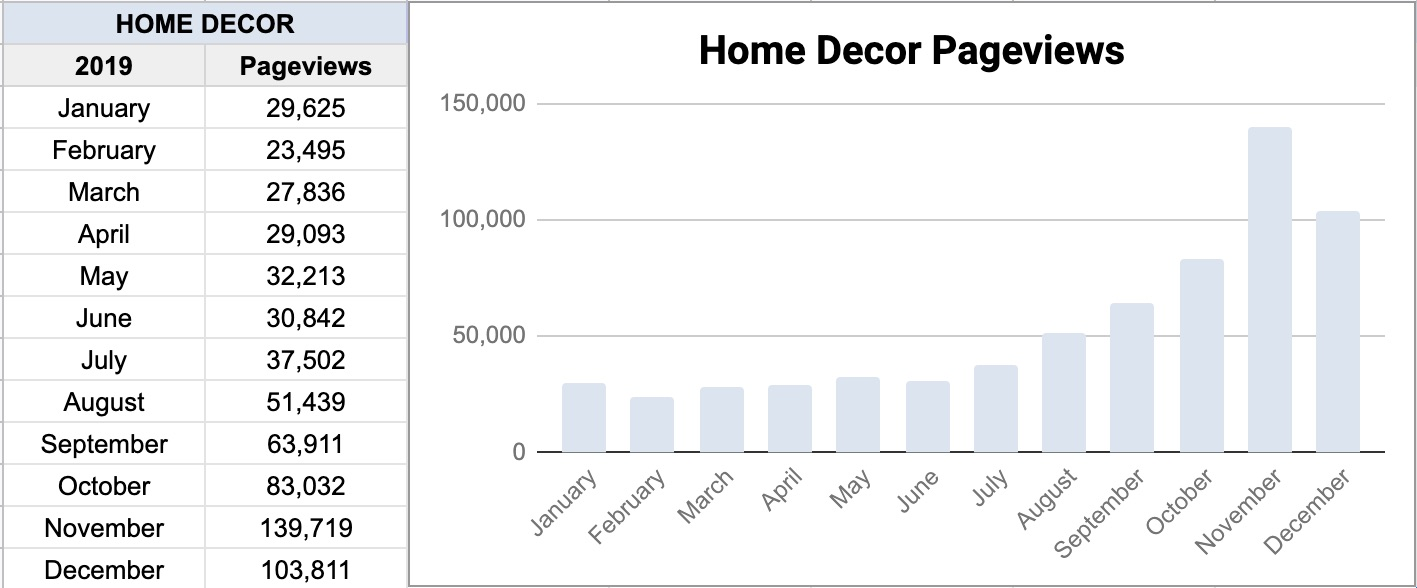 2019 Home Decor Blog Traffic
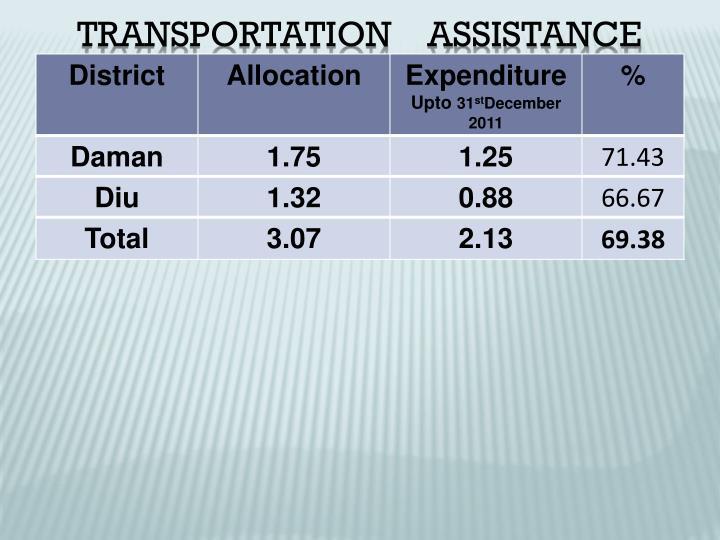 Transportation    Assistance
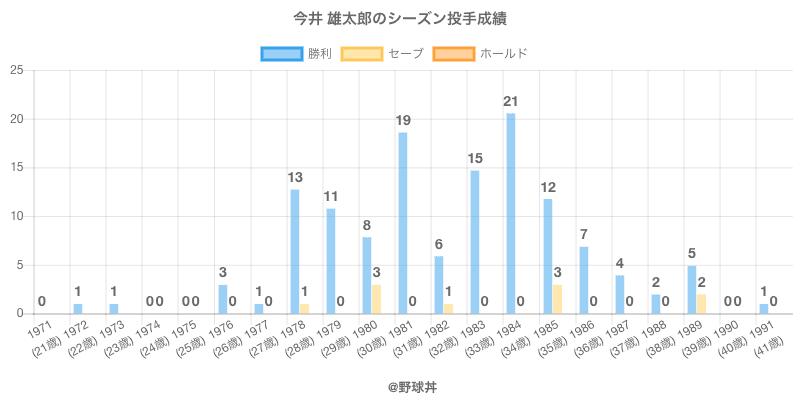 #今井 雄太郎のシーズン投手成績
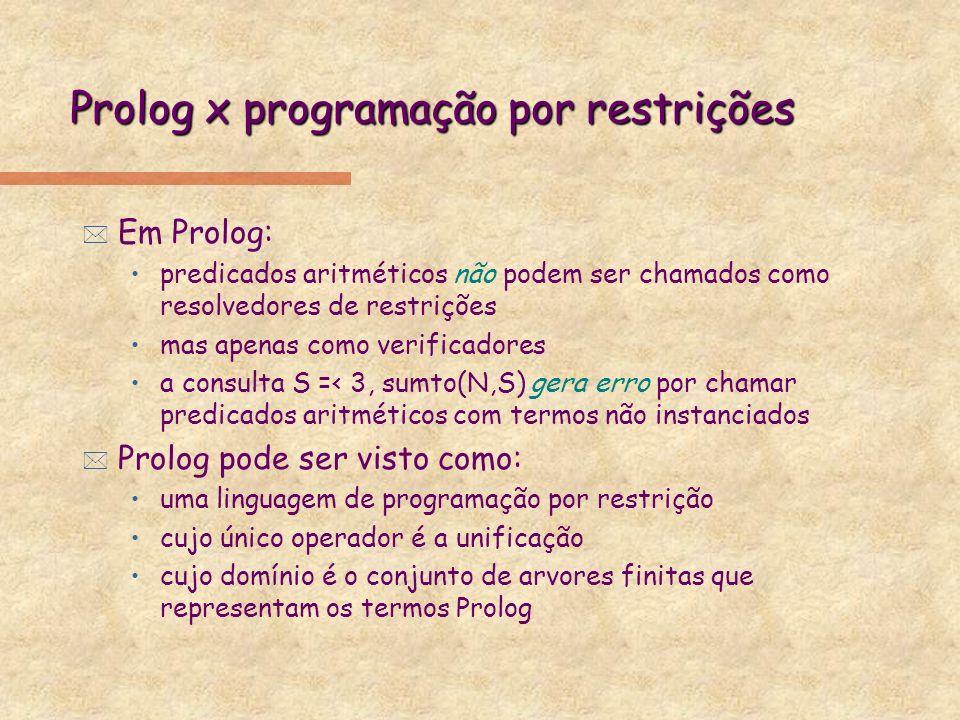 Prolog x programação por restrições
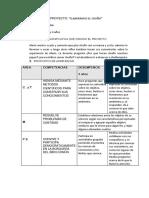 Proeycto Elaboracion Del Chuño 3 y 4 Años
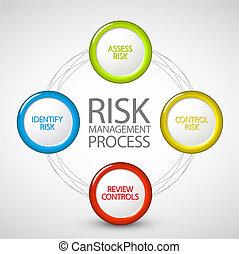 processus, diagramme, gestion, risque, vecteur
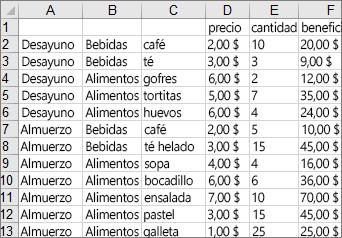 Datos utilizados para crear el gráfico de rectángulos de ejemplo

Your task
Each line from the one containing "processus, diagramme, gestion, risque, vecteur" through the last line of the listing is to be given again exactly, with no pictures and no other lines.

Result of this task
 processus, diagramme, gestion, risque, vecteur
 Datos utilizados para crear el gráfico de rectángulos de ejemplo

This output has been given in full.